Les avis médicaux divergent sur le rôle thérapeutique du cannabis. Le Pr Bertrand Dautzenberg, pourtant en faveur de sa légalisation, est totalement contre « parce que c’est sous-entendre que c’est bon pour la santé, alors que tout de même, il a plus d’inconvénients que d’avantages ». À l’opposé, le Pr Amine Benyamina*, affirme que « le cannabis est une molécule fantastique ». Étudiant le lien entre psychose et cannabis, il s’appuie sur des études réalisées par les Hollandais depuis 20 ans pour répondre à la question : le cannabis rend -il fou ? « C’est surtout faux et un peu vrai ». De nombreux éléments doivent se combiner pour que le cannabis mène à la schizophrénie : « la précocité de consommation (avant 15 ans), la qualité du produit et son titrage en THC sont des facteurs importants, mais les antécédents familiaux, le niveau socio-économique, et la psychose dans la fratrie le sont tout autant. »
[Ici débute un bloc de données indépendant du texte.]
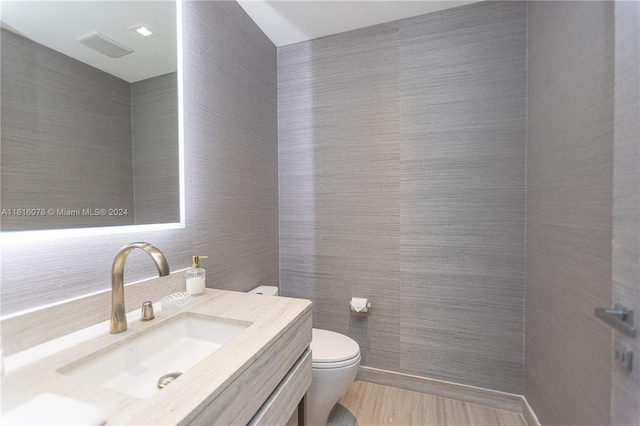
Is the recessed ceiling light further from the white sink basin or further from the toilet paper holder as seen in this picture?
the toilet paper holder

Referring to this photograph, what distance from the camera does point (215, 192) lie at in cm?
141

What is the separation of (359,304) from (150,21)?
1.83 meters

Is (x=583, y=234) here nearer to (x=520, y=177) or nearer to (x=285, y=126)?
Result: (x=520, y=177)

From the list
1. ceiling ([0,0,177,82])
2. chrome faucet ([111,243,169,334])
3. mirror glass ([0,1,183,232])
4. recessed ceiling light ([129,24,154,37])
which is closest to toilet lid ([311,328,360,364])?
chrome faucet ([111,243,169,334])

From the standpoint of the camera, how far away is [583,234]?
1.00 m

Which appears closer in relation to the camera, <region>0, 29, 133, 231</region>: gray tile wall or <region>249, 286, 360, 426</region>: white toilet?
<region>0, 29, 133, 231</region>: gray tile wall

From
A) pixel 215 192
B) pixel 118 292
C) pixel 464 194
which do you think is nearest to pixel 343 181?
pixel 464 194

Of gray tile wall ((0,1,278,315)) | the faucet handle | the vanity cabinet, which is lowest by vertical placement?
the vanity cabinet

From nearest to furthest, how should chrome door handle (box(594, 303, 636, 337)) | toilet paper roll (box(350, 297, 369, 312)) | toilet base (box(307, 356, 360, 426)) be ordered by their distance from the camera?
1. chrome door handle (box(594, 303, 636, 337))
2. toilet base (box(307, 356, 360, 426))
3. toilet paper roll (box(350, 297, 369, 312))

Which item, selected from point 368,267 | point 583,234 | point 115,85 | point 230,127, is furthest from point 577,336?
point 115,85

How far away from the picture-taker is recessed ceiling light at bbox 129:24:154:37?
3.48ft

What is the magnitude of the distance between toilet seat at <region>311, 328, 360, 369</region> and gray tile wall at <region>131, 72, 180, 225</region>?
0.95 metres

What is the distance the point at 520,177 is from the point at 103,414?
76.9 inches

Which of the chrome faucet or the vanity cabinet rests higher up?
the chrome faucet
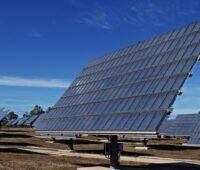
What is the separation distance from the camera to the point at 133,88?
2414 centimetres

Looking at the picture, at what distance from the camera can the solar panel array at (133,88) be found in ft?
69.0

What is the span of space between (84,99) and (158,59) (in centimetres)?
670

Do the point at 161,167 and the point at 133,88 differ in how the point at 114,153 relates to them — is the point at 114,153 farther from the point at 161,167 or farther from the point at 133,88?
the point at 161,167

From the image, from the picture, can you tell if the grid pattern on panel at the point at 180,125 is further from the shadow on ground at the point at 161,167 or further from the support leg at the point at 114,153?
the support leg at the point at 114,153

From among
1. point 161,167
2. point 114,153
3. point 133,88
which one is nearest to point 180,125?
point 161,167

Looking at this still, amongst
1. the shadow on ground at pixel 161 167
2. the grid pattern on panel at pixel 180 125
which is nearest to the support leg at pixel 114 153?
the shadow on ground at pixel 161 167

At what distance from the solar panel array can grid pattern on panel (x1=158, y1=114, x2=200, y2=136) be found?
121 feet

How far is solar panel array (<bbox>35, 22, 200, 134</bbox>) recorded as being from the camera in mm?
21031

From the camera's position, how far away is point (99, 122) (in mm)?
24469

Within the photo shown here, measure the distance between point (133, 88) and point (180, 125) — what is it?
48.3 meters

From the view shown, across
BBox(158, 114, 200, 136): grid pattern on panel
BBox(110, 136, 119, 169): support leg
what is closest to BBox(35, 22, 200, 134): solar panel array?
BBox(110, 136, 119, 169): support leg

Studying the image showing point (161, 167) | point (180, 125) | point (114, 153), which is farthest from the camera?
Result: point (180, 125)

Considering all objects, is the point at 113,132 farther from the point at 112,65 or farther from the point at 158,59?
the point at 112,65

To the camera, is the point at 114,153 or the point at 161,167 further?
the point at 161,167
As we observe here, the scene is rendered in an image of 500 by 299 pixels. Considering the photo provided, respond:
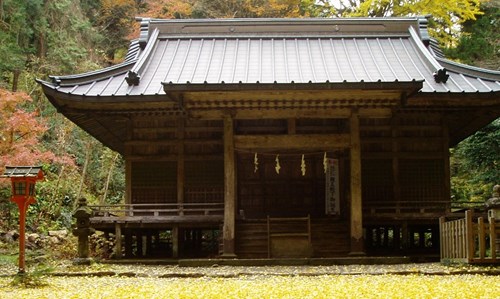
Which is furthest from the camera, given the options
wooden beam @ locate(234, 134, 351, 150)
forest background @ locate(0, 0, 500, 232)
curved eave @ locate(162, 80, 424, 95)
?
forest background @ locate(0, 0, 500, 232)

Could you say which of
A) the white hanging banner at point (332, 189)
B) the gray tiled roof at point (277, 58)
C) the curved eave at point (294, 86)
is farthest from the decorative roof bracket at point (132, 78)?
the white hanging banner at point (332, 189)

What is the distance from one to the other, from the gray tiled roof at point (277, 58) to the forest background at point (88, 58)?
3.89m

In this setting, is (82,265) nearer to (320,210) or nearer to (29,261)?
(29,261)

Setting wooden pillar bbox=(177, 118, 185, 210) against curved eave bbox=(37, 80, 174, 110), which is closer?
curved eave bbox=(37, 80, 174, 110)

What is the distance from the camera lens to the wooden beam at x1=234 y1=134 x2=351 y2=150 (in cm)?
1502

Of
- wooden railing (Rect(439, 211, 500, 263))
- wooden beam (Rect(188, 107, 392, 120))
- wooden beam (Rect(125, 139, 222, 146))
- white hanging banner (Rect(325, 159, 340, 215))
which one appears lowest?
wooden railing (Rect(439, 211, 500, 263))

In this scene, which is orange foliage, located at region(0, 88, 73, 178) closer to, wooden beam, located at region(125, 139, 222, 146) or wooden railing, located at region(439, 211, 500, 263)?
wooden beam, located at region(125, 139, 222, 146)

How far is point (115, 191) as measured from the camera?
3005 centimetres

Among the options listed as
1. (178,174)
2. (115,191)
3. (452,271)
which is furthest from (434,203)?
(115,191)

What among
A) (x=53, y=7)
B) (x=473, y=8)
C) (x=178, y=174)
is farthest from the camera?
(x=53, y=7)

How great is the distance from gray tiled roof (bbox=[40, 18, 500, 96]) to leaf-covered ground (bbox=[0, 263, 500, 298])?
17.6 feet

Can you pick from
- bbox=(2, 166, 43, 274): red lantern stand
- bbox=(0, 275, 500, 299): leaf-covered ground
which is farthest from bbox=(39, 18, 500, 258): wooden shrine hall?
bbox=(0, 275, 500, 299): leaf-covered ground

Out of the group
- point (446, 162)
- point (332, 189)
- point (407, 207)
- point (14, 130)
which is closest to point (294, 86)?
point (332, 189)

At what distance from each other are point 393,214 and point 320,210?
3.00 meters
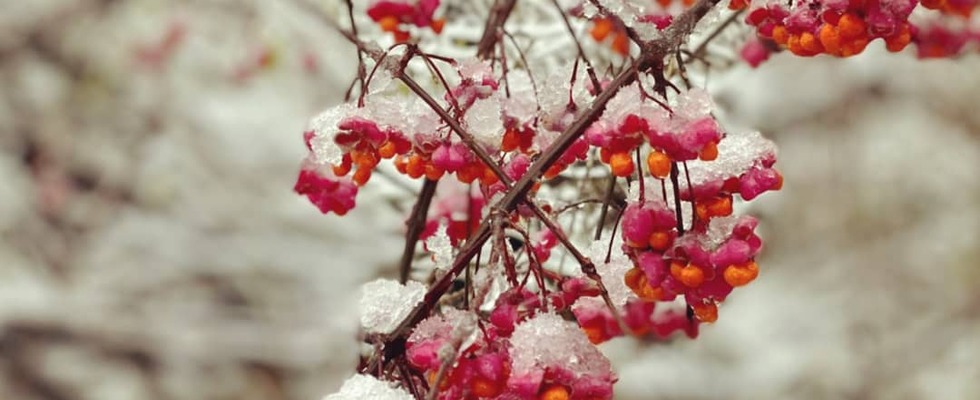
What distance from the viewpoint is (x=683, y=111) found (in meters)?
0.65

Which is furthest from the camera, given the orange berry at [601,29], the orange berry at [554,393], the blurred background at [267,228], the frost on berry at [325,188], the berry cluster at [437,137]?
the blurred background at [267,228]

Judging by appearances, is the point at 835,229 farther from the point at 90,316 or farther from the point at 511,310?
the point at 511,310

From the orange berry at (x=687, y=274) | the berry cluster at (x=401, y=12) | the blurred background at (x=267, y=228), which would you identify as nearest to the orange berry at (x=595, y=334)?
the orange berry at (x=687, y=274)

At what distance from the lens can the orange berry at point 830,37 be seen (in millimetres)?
702

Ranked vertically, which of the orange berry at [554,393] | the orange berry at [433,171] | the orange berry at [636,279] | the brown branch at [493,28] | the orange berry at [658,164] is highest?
the brown branch at [493,28]

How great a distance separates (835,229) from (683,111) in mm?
2247

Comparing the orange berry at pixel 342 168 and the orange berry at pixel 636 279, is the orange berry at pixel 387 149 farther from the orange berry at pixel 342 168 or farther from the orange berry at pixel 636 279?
the orange berry at pixel 636 279

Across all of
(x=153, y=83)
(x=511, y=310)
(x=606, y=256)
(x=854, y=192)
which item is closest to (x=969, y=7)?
(x=606, y=256)

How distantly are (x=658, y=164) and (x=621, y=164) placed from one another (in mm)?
26

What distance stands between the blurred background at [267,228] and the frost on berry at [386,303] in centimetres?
178

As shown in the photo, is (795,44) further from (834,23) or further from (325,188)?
(325,188)

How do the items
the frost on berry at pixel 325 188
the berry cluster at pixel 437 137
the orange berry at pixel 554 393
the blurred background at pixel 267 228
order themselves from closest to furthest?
the orange berry at pixel 554 393 < the berry cluster at pixel 437 137 < the frost on berry at pixel 325 188 < the blurred background at pixel 267 228

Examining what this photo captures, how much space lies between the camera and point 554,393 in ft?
2.03

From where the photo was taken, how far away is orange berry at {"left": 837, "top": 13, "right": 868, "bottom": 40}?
0.70 metres
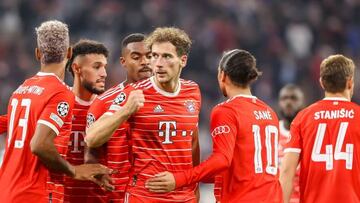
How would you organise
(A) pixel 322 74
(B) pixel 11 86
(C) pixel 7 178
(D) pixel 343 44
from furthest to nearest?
(D) pixel 343 44
(B) pixel 11 86
(A) pixel 322 74
(C) pixel 7 178

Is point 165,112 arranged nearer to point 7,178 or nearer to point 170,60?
point 170,60

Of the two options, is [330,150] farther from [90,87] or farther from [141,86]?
[90,87]

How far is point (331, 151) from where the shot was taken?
27.0ft

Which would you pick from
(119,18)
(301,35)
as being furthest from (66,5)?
(301,35)

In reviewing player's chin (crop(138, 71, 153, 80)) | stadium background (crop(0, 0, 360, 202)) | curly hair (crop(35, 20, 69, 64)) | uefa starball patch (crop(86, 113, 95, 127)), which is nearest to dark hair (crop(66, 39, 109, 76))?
player's chin (crop(138, 71, 153, 80))

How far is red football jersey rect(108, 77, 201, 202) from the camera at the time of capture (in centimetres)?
782

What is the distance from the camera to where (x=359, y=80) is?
1941 centimetres

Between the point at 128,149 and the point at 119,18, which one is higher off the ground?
the point at 119,18

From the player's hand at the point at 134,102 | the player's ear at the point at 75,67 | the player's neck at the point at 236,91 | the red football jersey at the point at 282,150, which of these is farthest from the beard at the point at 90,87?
the red football jersey at the point at 282,150

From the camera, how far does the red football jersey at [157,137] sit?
782 cm

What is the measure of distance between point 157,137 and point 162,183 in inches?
16.0

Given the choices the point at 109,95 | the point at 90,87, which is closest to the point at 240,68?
the point at 109,95

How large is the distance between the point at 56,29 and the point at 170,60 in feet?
Result: 3.14

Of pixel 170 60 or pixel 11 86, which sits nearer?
pixel 170 60
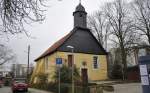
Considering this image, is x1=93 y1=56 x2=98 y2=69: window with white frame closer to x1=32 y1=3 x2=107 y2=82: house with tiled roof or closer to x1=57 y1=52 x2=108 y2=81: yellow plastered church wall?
x1=32 y1=3 x2=107 y2=82: house with tiled roof

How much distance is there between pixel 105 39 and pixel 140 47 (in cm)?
1680

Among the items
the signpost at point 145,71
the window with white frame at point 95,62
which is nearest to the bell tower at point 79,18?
the window with white frame at point 95,62

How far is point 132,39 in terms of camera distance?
A: 32125 millimetres

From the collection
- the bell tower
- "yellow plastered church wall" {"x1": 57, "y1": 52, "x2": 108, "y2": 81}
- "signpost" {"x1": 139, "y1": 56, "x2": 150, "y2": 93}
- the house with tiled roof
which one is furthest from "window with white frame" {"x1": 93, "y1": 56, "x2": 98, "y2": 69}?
"signpost" {"x1": 139, "y1": 56, "x2": 150, "y2": 93}

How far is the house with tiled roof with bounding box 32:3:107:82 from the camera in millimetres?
33625

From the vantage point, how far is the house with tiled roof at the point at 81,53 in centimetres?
3362

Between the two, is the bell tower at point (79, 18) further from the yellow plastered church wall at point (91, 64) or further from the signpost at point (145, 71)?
the signpost at point (145, 71)

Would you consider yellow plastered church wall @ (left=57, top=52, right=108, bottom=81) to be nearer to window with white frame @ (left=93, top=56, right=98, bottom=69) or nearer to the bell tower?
window with white frame @ (left=93, top=56, right=98, bottom=69)

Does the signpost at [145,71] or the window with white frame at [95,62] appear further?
the window with white frame at [95,62]

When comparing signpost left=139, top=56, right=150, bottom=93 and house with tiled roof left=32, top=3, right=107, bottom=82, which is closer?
signpost left=139, top=56, right=150, bottom=93

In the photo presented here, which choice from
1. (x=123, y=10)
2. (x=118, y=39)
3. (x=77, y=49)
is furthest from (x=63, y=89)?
(x=123, y=10)

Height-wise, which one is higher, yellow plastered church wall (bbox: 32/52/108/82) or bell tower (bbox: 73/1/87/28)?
bell tower (bbox: 73/1/87/28)

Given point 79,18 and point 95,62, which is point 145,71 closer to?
point 95,62

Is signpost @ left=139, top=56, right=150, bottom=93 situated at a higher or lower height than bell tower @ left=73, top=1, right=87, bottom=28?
lower
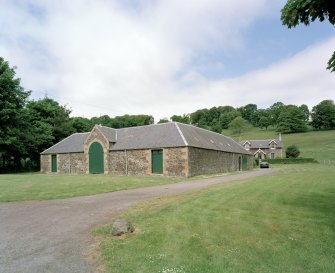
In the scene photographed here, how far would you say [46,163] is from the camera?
149 ft

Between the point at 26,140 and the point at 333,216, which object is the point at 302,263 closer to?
the point at 333,216

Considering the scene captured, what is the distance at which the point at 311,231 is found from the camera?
855 cm

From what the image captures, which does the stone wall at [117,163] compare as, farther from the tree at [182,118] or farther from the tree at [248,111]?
the tree at [248,111]

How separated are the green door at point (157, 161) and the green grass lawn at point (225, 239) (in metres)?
20.1

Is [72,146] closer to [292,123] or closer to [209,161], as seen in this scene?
[209,161]

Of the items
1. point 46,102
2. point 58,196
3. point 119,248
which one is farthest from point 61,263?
point 46,102

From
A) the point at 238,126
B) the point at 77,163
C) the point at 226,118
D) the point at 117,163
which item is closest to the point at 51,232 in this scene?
the point at 117,163

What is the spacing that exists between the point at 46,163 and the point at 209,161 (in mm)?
24675

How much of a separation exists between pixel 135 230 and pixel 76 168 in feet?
113

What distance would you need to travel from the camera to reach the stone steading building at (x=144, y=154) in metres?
31.8

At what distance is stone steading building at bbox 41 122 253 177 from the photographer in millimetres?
31781

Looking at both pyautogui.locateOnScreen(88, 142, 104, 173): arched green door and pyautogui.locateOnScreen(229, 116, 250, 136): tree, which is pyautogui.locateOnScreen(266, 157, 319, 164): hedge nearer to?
pyautogui.locateOnScreen(88, 142, 104, 173): arched green door

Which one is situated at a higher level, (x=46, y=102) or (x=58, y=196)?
(x=46, y=102)

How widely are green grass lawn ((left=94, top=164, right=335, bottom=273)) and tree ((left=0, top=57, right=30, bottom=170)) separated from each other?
114 ft
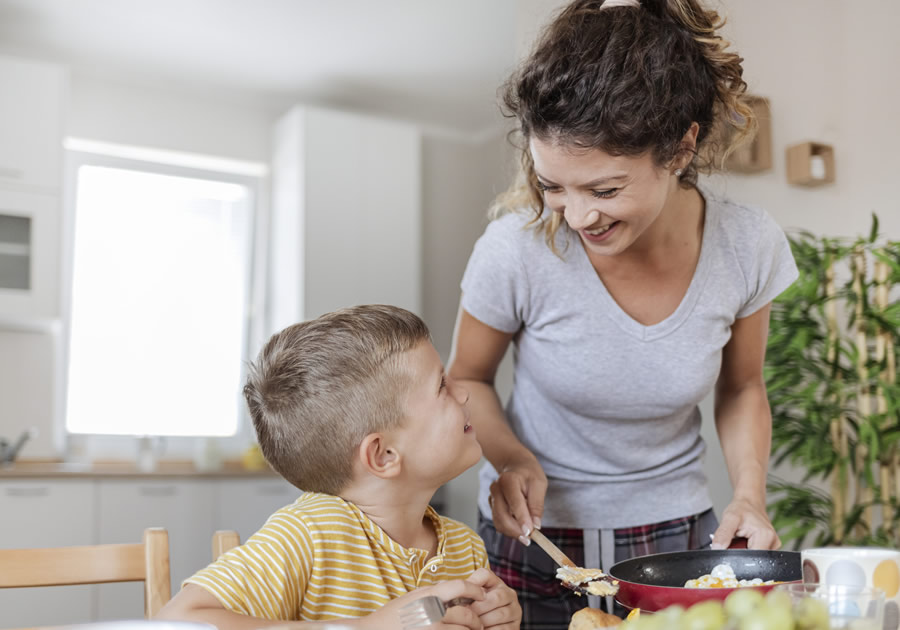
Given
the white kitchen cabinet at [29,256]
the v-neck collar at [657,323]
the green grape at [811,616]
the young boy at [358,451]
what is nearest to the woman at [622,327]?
the v-neck collar at [657,323]

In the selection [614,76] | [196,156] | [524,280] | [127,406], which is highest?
[196,156]

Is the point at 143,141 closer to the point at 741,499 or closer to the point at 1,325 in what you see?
the point at 1,325

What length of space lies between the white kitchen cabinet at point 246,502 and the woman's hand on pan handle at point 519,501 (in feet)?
10.1

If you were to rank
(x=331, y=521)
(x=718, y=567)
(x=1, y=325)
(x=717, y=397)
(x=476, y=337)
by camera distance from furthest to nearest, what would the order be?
(x=1, y=325), (x=717, y=397), (x=476, y=337), (x=331, y=521), (x=718, y=567)

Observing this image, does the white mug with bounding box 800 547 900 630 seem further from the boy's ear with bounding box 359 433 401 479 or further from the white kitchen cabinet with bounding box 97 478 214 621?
the white kitchen cabinet with bounding box 97 478 214 621

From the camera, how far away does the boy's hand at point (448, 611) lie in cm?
80

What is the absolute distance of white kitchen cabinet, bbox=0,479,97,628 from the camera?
3.59m

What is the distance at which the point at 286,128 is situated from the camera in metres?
5.03

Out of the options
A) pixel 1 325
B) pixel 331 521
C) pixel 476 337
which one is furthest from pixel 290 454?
pixel 1 325

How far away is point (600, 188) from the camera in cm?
113

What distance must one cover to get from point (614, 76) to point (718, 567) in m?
0.59

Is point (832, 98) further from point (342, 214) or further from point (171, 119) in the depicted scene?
point (171, 119)

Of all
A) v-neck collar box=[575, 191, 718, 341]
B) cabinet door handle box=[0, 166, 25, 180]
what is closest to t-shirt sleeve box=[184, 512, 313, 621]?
v-neck collar box=[575, 191, 718, 341]

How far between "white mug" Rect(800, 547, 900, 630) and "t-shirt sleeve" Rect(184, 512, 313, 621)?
0.54m
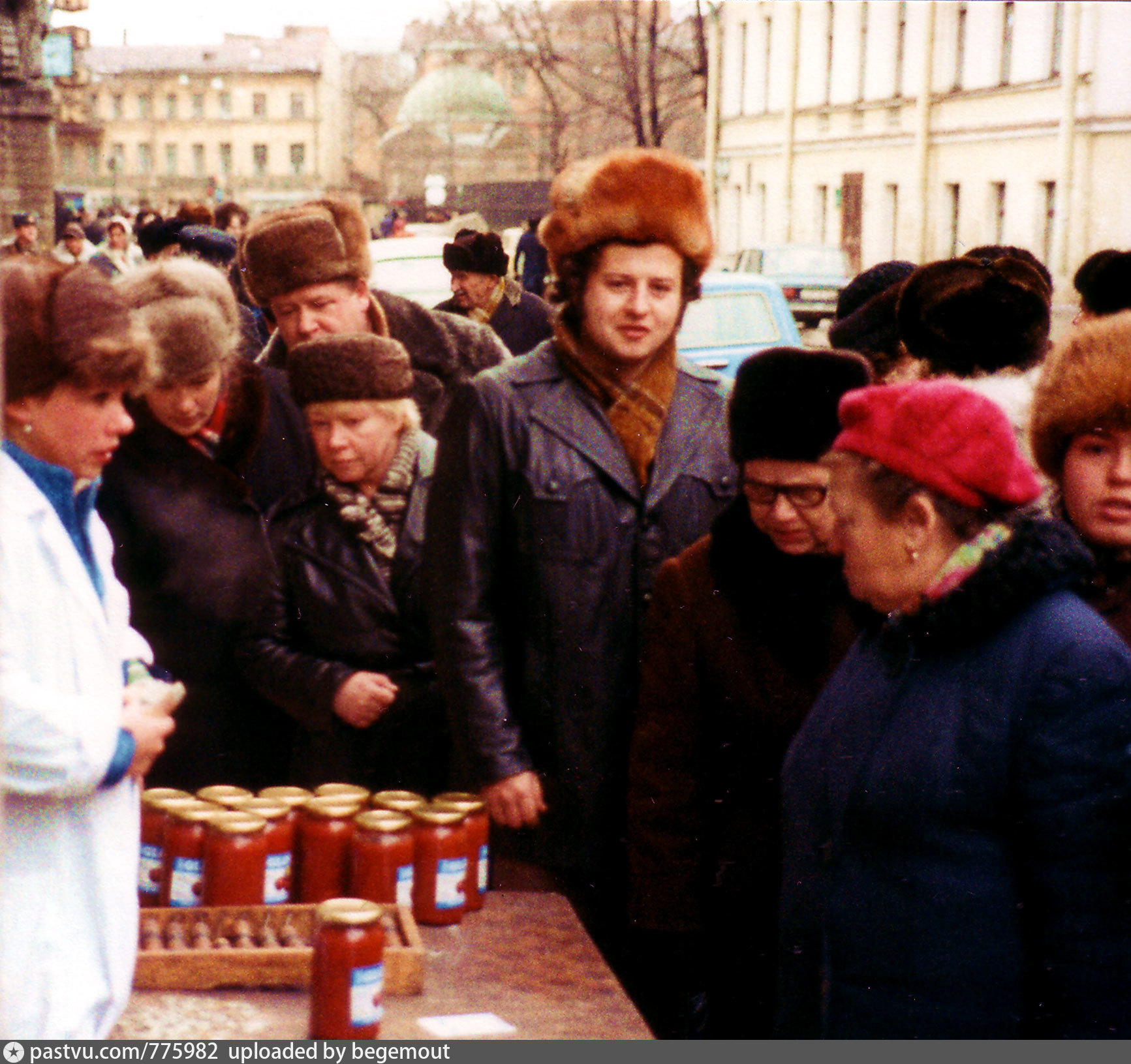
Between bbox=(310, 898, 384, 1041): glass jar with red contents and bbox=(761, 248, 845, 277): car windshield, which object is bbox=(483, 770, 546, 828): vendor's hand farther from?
bbox=(761, 248, 845, 277): car windshield

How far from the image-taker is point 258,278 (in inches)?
160

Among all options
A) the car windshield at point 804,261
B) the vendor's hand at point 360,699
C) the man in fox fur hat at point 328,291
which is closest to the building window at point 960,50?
the car windshield at point 804,261

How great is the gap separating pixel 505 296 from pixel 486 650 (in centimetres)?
496

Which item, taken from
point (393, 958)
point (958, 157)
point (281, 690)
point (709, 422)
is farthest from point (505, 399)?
point (958, 157)

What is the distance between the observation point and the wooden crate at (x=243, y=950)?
2.51 m

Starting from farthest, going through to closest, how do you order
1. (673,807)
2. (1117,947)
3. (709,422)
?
(709,422), (673,807), (1117,947)

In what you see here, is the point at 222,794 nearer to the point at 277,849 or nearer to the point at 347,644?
the point at 277,849

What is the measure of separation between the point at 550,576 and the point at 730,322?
874cm

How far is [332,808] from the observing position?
2.85 m

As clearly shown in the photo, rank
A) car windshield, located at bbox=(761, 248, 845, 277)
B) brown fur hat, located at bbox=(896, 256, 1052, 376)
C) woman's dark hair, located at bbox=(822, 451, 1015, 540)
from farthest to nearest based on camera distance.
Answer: car windshield, located at bbox=(761, 248, 845, 277) → brown fur hat, located at bbox=(896, 256, 1052, 376) → woman's dark hair, located at bbox=(822, 451, 1015, 540)

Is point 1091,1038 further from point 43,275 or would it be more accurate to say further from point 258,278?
point 258,278

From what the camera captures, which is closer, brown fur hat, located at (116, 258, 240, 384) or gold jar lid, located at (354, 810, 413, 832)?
gold jar lid, located at (354, 810, 413, 832)

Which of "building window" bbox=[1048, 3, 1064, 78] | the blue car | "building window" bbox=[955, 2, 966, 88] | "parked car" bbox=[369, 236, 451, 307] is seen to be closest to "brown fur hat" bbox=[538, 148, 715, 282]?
"parked car" bbox=[369, 236, 451, 307]

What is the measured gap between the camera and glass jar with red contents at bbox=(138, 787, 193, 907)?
9.35 ft
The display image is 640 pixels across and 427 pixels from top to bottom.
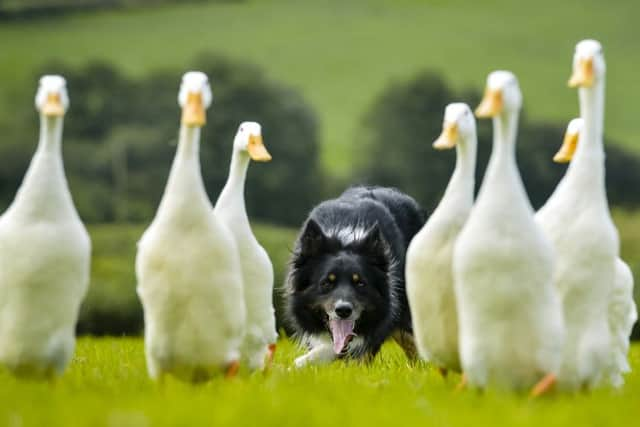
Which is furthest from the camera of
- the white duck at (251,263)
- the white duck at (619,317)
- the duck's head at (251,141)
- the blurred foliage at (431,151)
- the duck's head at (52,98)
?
the blurred foliage at (431,151)

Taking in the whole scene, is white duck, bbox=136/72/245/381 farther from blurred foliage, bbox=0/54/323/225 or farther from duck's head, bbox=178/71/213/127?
blurred foliage, bbox=0/54/323/225

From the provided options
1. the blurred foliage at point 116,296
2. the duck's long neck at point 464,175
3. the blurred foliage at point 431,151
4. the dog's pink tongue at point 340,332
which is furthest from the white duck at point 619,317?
the blurred foliage at point 431,151

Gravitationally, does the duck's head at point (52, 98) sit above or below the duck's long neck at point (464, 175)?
above

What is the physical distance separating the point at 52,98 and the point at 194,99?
0.84m

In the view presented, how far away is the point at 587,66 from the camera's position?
615 centimetres

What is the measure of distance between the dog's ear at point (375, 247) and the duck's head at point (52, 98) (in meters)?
3.65

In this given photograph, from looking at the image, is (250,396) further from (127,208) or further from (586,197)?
(127,208)

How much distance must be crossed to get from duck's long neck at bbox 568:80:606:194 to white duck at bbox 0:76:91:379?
295cm

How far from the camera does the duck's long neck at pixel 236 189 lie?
7.07m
En se référant aux schizophrènes qui utilisent (entre autres substances) le cannabis pour gérer leurs crises, l’idée que ses effets bénéfiques sont très méconnus et sous-estimés fait son chemin. « Son potentiel thérapeutique serait utile dans plus de quarante pathologies, dont certaines maladies orphelines » a soutenu, lors du colloque du 10 octobre au Sénat, un médecin confronté régulièrement à la demande de cannabis médical. Constatant que le cannabis permet aux malades de réduire leur consommation d’anxiolytiques, de psychotropes et d’antalgiques, il demande, comme beaucoup de professionnels de santé**, outre un accès sécurisé pour les patients, des recherches scientifiques et des études multicentriques.


* Addictologue, hôpital Paul Brousse, Villejuif.


** Cf. 5e conférence internationale de l’Union francophone pour les cannabinoïdes en médecine (UFCM-I care), faculté de Pharmacie de Strasbourg, 21 octobre 2016.